Why I'm Not Going Home Next Year



When my kids were little, they used to get so excited about staying at hotels. I admit, I did, too, when I was a kid – and I never understood why my parents didn’t share my feelings. What’s not to be excited about? Eating in a restaurant. Going swimming. Staying up late. As a parent myself, I now understand why we aren’t excited about spending $100 a night for six people to sleep together in one room. But hotel stays are brief. And it usually means we are on vacation, spending fun days together as a family. We can handle it for a few days.

When you visit a place, you understand that it is temporary. There may be things both familiar and unfamiliar, but that is ok. You see the familiar as reassuring and the unfamiliar as new and exciting. And you can handle the unfamiliar because you know it won’t last.

Actually moving overseas is not like a vacation. We aren’t just visiting Thailand. We have a house here (well, it isn’t ours, but we’ve made it our own as best we can). We have work here. We have a church that we love and that has become our community, where our kids go to youth group and we have a small group. To a certain extent, after almost three years, we have settled in.



When we return to the US for our “home assignment,” we will be gone from this place for one full year. This brings so many issues with it. We must pack up all our personal belongings and put them in storage. Thankfully, we don’t have to store our furniture. But who will keep our cat while we are away? Where will we live in the US? We don’t have a house there anymore. Where do you go for one year? Who will take care of the classes we teach here while we are gone? After all, the reason God called us here was to fulfill a need. And what will happen to the Thai language that we have managed to learn after we’ve spent a year surrounded only by English speakers?

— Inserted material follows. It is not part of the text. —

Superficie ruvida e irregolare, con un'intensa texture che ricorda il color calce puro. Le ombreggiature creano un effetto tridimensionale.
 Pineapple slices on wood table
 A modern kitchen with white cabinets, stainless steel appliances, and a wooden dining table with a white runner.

There are deeper emotional issues to grapple with as well. When we say good-bye here, some of those good-byes will be permanent, as we have friends who will be moving back to their home countries while we are gone. And after being back in the US for one year, we will say good-bye again – not only to all our friends, families, and supporters, but to our second child, who will remain in the US to go to university. So many good-byes. There is nowhere we can go to escape them; it is just part of the life of an ex-pat. People come and people go. You learn to live and to love while you can, but the good-byes never get easier.



I find the term home assignment an interesting one. As if you can be assigned a home. What is the real meaning of home anyway?

Home is belonging. Home is friends and family. People who understand who you are and where you’ve been and love you anyway.

Home is an expected level of comfort –physically (like a place in which you can completely relax and don’t feel like a guest), mentally (let down your guard, be yourself) and emotionally (a place where you are loved unconditionally, where you belong).

At home, you understand how things work and you are comfortable working within the rules. For lack of a better description, at home you fit in and things feel natural. You don’t feel like you’re going against the grain, or that at your core you are completely different from the world around you.

As I think through the various things that the word home means to me, I realize why neither Thailand nor the US feels like home. Thailand is familiar. I have learned to function well here. I can get the things I need. I can even usually communicate now (praise the Lord!), and when I can’t, I can still figure out what my next step should be. I have a place I can be comfortable with my family, and we have our daily routines. We have made a few friends. But it still does not feel completely like home. There is still a language and culture barrier. Every day that I leave my house, I am confronted with a situation where I think, “I just don’t understand why they do that!” And as a Christian living in a Buddhist nation, I am constantly surrounded by physical proof that I am different in my core beliefs and values.

But the US is not home either. Not anymore. That's not to say that we aren't excited about being there again. Most of the people I love the most live there. But like me, their lives have changed during the time I’ve been away. I think our closest friends still “get us,” to a certain extent. But our lives are now radically different from the lives of people in our old communities. Many of our friends have never moved out of the area where they grew up. They don’t really understand what it is like to move, and certainly can’t understand moving to another countryThere are also some real differences between Thailand and the US, like which side of the road you drive on and what the weather is like. So after being away for three years, there is now a little bit of a culture barrier between us and what should be familiar. And the transient nature of deputation during home assignment will make it very difficult to ever settle into community while we are back in the US. 

The real reason I’m not coming home next year is that I’m homeless. I’m in between homes, living the best I can here on earth while I wait for that final, permanent move. My “citizenship is in heaven, and I eagerly await a savior from there, the Lord Jesus Christ” (Philippians 3:20). That truth has never been more real to me than it has since moving overseas.